The number of 35-year plus mortgage deals has more than doubled in a decade, as younger buyers struggle to get a foot on the property ladder, according to Together’s research.

Major factors such as rising house prices, longer working lives, and stricter tests on whether borrowers can afford home loans, mean more first time buyers and upsizers are “going long” by spreading their mortgage payments over a longer term.

The latest Bank of England (BoE) data reveals 16.5% of all new mortgages taken out in September 2017 were stretched over 35 years or more - up from just 6.55 in the same month in 2007 - a hike of 151% in ten years.

We launched our new range of 40-year mortgages yesterday in response to this growing trend.

Personal finance CEO, Pete Ball, said: “There seems to be a significant shift in mortgage lenders going beyond the traditional 25-year or 30-year term, with lending over a longer period becoming the new normal.
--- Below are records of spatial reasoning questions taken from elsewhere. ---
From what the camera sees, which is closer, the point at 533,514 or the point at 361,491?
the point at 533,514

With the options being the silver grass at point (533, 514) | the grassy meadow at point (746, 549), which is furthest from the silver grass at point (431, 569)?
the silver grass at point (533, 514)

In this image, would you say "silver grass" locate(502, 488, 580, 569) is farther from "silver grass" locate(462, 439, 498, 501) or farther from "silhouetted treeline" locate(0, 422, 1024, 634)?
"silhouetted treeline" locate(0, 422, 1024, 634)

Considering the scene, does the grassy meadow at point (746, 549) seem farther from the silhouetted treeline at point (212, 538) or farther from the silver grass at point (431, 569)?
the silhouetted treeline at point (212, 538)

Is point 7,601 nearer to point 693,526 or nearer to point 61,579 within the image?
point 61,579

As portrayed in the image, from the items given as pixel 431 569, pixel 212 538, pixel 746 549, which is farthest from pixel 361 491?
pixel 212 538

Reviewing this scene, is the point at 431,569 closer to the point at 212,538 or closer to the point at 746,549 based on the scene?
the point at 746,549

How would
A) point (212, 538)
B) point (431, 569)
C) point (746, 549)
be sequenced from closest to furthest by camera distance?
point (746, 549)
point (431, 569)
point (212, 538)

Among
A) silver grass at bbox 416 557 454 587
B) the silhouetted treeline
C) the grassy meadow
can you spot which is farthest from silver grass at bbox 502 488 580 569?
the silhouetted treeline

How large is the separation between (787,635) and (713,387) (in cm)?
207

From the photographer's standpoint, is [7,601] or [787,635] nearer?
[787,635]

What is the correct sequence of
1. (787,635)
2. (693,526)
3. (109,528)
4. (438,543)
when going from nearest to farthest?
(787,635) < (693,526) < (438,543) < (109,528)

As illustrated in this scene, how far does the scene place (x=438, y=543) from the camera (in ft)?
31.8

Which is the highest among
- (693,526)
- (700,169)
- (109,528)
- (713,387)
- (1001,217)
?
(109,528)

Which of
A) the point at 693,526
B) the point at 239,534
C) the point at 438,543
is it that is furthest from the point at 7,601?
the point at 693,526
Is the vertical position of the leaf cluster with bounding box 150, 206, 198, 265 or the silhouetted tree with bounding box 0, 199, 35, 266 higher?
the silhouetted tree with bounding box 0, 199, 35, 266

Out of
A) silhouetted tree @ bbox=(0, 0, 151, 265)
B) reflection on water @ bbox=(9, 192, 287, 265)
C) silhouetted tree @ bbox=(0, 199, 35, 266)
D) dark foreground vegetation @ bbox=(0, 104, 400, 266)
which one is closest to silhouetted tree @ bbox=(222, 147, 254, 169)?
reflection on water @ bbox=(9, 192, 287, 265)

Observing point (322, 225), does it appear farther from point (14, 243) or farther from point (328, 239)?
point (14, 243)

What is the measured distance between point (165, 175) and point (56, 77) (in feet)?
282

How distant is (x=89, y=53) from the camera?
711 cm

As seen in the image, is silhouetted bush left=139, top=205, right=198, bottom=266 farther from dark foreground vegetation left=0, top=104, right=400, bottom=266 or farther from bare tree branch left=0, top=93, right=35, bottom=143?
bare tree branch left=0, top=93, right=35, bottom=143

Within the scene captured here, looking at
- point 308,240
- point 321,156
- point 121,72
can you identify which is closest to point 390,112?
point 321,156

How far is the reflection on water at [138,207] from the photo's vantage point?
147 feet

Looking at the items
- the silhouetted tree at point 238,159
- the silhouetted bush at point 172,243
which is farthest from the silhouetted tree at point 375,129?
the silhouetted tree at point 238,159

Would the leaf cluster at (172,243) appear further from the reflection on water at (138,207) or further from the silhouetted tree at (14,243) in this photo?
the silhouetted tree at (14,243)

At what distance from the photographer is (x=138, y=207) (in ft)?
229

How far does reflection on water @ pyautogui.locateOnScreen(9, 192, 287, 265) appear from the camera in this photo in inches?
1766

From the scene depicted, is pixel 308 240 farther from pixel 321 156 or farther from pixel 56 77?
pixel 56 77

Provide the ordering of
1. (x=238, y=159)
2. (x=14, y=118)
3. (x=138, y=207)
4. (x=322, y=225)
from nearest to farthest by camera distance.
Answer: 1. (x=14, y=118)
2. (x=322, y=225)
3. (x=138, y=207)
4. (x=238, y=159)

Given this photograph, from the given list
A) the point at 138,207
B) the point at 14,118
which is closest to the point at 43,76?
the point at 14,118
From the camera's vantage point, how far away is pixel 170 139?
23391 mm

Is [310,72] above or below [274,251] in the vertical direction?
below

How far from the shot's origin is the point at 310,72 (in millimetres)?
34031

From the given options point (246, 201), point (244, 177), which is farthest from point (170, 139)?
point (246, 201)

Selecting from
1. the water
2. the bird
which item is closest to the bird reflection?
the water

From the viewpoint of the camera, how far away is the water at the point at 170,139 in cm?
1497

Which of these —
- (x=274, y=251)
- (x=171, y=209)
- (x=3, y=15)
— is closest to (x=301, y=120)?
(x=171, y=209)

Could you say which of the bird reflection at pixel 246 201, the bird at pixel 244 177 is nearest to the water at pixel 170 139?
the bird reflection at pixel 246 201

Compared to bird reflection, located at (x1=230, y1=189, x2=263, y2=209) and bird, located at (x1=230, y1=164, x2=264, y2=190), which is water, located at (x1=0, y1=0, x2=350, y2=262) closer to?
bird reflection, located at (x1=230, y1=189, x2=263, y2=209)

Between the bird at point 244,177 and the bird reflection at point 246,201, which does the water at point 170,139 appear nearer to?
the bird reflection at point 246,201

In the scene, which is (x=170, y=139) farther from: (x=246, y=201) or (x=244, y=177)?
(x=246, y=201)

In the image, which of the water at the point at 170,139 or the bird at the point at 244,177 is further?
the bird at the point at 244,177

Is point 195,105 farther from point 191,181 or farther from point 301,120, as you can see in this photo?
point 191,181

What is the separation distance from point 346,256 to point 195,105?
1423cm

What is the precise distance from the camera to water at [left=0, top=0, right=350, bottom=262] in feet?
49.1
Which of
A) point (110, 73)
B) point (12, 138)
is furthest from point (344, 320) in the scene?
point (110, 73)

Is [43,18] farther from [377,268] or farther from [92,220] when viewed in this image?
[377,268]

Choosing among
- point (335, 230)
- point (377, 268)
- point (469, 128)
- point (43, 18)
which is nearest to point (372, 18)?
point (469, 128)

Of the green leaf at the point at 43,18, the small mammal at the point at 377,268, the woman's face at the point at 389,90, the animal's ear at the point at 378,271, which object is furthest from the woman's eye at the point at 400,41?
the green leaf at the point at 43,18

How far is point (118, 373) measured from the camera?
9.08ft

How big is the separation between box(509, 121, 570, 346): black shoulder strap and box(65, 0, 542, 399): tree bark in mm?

“A 40-year mortgage can offer borrowers greater flexibility, giving them more options when they come to finding finance for a new home. This could make this type of borrowing more attractive to many younger, first time buyers, particularly in more expensive housing markets around the UK.”

Separate statistics from a leading digital sourcing system used by more than a third of UK mortgage brokers, suggests they have also seen a significant recent rise in longer-term lending.

Monthly searches by brokers using the Twenty7Tec system to source mortgages of 30 years or more almost doubled between January 2017 and August 2018, accounting for more than a third of total searches last month.

Those looking for deals spread over 40 years have risen from 9,305 in January 2017 to 26,829 last month, according to the data.

James Tucker, managing director of Twenty7Tec, said: “Our data has shown a consistent trend towards demand for longer term mortgages over the past year, and we expect that shift not only to continue, but to become a normal part of the market going forward”.

Long-term mortgages do come at a price. Borrowers will pay more over the course of a 40-year home loan and the growth in the equity in their property will be at a slower pace than if they had secured a mortgage over a shorter period.

However, Bradley Moore, managing director of the mortgage broker Brightstar Financial, said they could mean the difference between first time buyers continuing to rent or buying their own home.

He said: “There’s an ageing population who are working later in life and mortgages with terms of 35 or 40 years can be a great move for borrowers struggling with affordability.”